_Text section:_
[Start of section]

The art does facinate me, though, as far as combat relevency and skills go (had to clarify why it facinates me, because I care little about the ninja fantasy that often accompanies the inquiries about the art).

One thing that is very interesting to me is the 5th Dan test. From what I read, the student closes his eyes and is in a seated posture on the floor. GM Hatsumi approaches from behind, and hits at the student witha wooden bokken. The student has to evade the blow to pass the test. This is what I read; but correct me if I am wrong.

So, I was wondering if anyone can explain to me from a logical perspective as to how this is done. What skills does one practice or learn to be able to pass this test? Even if you aren't a 5th Dan, I am sure you might have some idea?

Anyways, my inquiry is genuine. If, for some reason, I am stepping over boundries by inquiring about this, then please let me know (and reasons why so that I understand) and I will apologize and drop the subject.

Thanks in advance...

Paul


----------



## rutherford (May 3, 2006)

As far as I know, there's no boundry here.  But I also don't think you'll get a lot of solid information.  Most folks will say that only training will prepare you for this test, but that training will indeed prepare you for this test.

I've heard some folks say that nothing prepares you for this test and that Hatsumi _moves_ the person out of the way of his strike and that only Hatsumi can decide if you will pass this test.

To further complicate the issue, sometimes Hatsumi isn't the one wielding the weapon.

Some interesting, possibly related, reading:

http://www.martialtalk.com/forum/showthread.php?t=22382
http://www.martialtalk.com/forum/showthread.php?t=31315


----------



## Cruentus (May 3, 2006)

Thanks, I'll read up when I have time.



> I've heard some folks say that nothing prepares you for this test and that Hatsumi _moves_ the person out of the way of his strike and that only Hatsumi can decide if you will pass this test.

[End of section]

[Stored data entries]

[Start of section]

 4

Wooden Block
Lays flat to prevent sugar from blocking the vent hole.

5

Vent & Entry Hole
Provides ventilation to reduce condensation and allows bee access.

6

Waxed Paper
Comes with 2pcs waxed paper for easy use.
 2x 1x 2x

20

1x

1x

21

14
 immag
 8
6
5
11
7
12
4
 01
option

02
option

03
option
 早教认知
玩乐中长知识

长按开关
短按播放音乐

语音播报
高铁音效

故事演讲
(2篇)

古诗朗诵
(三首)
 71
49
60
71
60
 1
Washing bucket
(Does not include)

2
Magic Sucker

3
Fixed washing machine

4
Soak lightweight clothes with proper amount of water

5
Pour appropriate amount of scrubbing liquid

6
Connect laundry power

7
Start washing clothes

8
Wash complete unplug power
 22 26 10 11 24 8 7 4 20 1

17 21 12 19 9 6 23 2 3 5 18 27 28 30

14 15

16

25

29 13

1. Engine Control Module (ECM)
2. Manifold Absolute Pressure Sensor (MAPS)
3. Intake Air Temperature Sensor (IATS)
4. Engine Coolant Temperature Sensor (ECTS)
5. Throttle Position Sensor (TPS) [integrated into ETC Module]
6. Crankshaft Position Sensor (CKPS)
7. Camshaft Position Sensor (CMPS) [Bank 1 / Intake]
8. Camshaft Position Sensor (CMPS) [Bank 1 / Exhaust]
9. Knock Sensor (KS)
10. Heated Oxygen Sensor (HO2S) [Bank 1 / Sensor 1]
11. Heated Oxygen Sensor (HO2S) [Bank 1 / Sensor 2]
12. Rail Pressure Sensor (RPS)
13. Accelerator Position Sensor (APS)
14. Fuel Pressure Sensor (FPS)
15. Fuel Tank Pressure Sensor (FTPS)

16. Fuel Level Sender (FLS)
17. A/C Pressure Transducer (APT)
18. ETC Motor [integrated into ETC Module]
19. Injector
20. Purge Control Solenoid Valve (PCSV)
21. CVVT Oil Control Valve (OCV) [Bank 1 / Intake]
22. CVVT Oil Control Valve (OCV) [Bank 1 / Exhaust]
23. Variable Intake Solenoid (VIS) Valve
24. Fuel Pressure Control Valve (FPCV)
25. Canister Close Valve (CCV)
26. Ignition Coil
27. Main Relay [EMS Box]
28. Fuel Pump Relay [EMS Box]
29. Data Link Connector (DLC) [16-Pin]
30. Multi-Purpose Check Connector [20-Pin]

[End of section]

_Instructions:_
- a) Give every personal name or username that shows up in the forum thread about the 5th Dan test, in the order each first appears.
- b) Extend the forum thread about the 5th Dan test, starting right after its final quoted line.

_Numbered responses:_
- a) Hatsumi, Paul, rutherford, Cruentus

- b)
 
This would certianly make sense, but like I said, I'll read up. Anyone disagree with the quoted possability?


----------



## Brian R. VanCise (May 3, 2006)

Most people I know just say it is about letting go!  Hopefully, that will
help Paul.

Brian R. VanCise
www.instinctiveresponsetraining.com


----------



## Bigshadow (May 3, 2006)

The couple of 5th Dan I personally know who have passed the test have two different stories.  I believe the experience is not consistent across the board.  I have not taken it, so I do not speak with any authority other than my conversations with the two Shidoshi I know and train with.  One talks about letting go and truly believing "today is a good day to get hit".  The other one pretty much said, he closed his eyes and he don't know what happened, he just heard the bokken crashing to the mat, BTW, it was not Soke for the second guy, I spoke about, but Nagato.  The first guy I spoke about can also be seen on TLC's top 10 martial arts, BBT was #4 and they show him taking his godan test, given by Hatsumi.

This is how I understood what they experienced (in my words).  I have also read that Hatsumi gave the test to some non-ma people and someone passed it.


----------



## Grey Eyed Bandit (May 3, 2006)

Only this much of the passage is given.